John Relyea (born 1972 in Toronto) is a Canadian bass-baritone opera singer and winner of the 2003 Richard Tucker Award.

He was born in 1972 in Toronto, Ontario, Canada, to Gary Relyea, one of Canada's well-known opera singers, and a native Estonian Anna Tamm-Relyea, also a professional singer.

Relyea is a 1998 graduate of the Curtis Institute of Music in Philadelphia. He studied with his father, with renowned opera bass Jerome Hines, and with bass-baritone Edward Zambara. John Relyea has performed with major symphony companies across the country, such as the New York Philharmonic, Santa Fe Opera, Seattle Opera and the Metropolitan Opera in addition to the Swedish Radio Symphony Orchestra.

*Supplied data*
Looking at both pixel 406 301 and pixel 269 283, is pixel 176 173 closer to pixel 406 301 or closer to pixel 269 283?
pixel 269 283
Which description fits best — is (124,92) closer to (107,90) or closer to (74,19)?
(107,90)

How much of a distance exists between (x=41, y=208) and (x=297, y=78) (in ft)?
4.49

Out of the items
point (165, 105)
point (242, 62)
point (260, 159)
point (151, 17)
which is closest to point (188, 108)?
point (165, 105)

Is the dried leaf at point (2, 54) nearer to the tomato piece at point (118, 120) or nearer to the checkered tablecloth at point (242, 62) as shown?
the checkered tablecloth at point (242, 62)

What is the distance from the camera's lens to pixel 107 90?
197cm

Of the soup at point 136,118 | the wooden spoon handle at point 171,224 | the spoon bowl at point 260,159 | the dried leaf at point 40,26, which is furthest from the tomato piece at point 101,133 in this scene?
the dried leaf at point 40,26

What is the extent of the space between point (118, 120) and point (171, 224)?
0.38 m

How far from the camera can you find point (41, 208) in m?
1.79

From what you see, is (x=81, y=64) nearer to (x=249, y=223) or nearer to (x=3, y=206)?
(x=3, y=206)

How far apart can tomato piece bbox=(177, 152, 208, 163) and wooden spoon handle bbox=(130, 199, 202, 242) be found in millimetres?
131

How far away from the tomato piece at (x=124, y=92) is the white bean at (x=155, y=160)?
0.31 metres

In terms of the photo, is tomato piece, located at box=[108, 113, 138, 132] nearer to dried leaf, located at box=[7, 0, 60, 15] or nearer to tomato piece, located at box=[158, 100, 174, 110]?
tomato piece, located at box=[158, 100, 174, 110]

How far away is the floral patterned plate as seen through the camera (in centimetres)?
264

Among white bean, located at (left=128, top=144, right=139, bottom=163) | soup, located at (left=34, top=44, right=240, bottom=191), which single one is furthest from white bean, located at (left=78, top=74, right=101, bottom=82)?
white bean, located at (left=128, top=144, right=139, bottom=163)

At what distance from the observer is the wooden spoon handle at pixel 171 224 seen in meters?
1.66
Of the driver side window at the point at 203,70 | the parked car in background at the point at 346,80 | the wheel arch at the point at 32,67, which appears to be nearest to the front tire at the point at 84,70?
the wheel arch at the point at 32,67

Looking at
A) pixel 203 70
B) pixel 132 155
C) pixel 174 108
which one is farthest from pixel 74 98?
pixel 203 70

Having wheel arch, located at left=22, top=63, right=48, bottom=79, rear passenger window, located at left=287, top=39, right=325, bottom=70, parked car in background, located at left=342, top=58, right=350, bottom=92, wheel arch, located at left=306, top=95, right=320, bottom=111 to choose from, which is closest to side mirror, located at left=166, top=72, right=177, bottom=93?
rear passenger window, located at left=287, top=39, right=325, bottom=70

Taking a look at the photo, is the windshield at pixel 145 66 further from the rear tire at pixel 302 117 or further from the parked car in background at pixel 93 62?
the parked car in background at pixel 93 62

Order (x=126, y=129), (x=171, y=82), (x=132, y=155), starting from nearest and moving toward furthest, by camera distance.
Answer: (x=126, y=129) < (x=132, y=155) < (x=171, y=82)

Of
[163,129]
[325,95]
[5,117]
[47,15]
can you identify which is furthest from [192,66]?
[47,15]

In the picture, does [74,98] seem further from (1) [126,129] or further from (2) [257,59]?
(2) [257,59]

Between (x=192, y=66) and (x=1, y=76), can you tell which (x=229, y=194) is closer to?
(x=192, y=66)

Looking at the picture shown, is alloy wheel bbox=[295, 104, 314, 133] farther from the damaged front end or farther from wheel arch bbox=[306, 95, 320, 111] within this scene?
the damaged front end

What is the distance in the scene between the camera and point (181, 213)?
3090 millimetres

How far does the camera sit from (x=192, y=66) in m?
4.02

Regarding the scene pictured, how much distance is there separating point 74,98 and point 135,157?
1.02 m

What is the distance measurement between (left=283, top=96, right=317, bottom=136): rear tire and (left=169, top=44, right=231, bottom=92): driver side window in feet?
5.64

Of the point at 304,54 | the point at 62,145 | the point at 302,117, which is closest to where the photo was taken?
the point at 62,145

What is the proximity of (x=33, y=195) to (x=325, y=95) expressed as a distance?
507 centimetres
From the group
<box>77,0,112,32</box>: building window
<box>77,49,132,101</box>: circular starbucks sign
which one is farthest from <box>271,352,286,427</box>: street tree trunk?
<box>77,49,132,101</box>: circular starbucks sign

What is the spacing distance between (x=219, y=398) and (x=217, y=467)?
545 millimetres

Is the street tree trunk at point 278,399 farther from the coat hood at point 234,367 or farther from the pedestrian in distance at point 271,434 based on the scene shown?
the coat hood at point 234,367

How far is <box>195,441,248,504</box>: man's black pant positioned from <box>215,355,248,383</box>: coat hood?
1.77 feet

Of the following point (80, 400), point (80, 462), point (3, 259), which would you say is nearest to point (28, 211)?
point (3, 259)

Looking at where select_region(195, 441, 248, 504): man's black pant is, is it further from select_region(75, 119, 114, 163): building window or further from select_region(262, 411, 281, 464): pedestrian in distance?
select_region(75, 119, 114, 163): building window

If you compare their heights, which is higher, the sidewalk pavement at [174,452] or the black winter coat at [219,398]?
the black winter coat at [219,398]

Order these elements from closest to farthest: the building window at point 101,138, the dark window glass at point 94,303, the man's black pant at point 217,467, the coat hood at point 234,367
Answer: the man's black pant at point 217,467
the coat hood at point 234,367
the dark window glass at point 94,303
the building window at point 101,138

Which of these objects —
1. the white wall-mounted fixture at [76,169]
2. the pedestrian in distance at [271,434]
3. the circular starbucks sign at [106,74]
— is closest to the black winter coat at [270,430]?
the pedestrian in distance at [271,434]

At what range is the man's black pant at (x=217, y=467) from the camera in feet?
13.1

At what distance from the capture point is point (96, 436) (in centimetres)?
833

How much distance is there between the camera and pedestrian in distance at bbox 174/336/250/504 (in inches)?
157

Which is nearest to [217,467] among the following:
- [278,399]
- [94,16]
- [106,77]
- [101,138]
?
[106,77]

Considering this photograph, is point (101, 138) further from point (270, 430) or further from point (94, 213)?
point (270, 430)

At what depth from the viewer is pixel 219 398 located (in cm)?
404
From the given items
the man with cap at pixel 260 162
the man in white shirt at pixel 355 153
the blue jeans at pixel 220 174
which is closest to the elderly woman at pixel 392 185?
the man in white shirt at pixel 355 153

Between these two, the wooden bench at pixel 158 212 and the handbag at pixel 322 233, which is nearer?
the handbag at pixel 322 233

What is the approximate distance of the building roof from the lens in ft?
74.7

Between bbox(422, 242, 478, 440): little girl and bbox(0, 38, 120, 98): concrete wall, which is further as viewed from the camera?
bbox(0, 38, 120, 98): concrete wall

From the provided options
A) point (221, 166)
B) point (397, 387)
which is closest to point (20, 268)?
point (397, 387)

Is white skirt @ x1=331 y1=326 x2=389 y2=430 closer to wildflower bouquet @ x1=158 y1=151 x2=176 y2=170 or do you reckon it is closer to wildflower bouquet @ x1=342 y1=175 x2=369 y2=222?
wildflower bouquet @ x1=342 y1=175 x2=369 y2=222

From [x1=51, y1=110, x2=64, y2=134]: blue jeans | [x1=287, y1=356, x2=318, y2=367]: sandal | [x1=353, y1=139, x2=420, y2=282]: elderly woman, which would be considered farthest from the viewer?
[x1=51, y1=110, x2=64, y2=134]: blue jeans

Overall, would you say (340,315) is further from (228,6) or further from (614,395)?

*The task*
Write the next part of the text about bass-baritone John Relyea, picking up after its last sentence.

*Output*
His roles include Figaro in Le Nozze di Figaro, the four villains in The Tales of Hoffmann, Raimondo in Lucia di Lammermoor, Giorgio in I Puritani, Escamillo in Carmen, Don Basilio in Il barbiere di Siviglia, Colline in La Bohème, Marke in Tristan und Isolde, Caspar in Der Freischütz, Banquo in Macbeth, Collatinus in The Rape of Lucretia, Garibaldo in Rodelinda, Publio in La Clemenza di Tito, Mephistopheles in La damnation de Faust, Gessler in Guillaume Tell, and Vodnik in Rusalka with Renée Fleming as his daughter and appears on the Metropolitan Opera's DVD presentations of Don Giovanni and Die Meistersinger von Nürnberg, both released by Deutsche Grammophon

Relyea is married with two sons. He resides in Rhode Island.

References

External links
John Relyea
FanFaire (copy archived April 2008)

1972 births
Living people
Date of birth missing (living people)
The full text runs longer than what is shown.